- **Exercise aim**: Write out the listing exactly, dropping any picture it contains.

#####

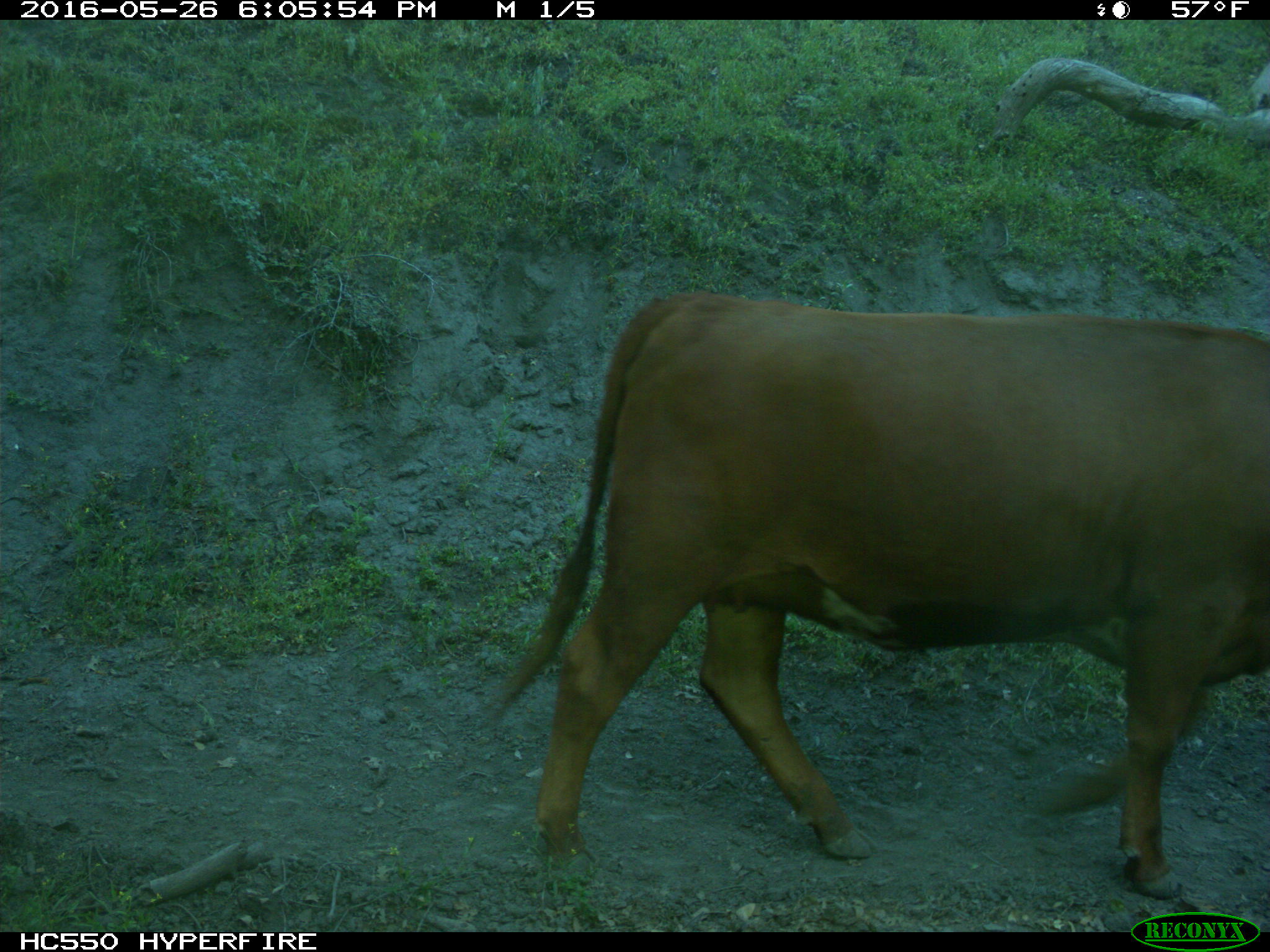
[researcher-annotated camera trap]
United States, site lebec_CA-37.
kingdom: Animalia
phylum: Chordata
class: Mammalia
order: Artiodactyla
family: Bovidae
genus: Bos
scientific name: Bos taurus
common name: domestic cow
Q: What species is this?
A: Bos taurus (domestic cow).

#####

- **Exercise output**:
[researcher-annotated camera trap]
United States, site lebec_CA-37.
kingdom: Animalia
phylum: Chordata
class: Mammalia
order: Artiodactyla
family: Bovidae
genus: Bos
scientific name: Bos taurus
common name: domestic cow
Q: What species is this?
A: Bos taurus (domestic cow).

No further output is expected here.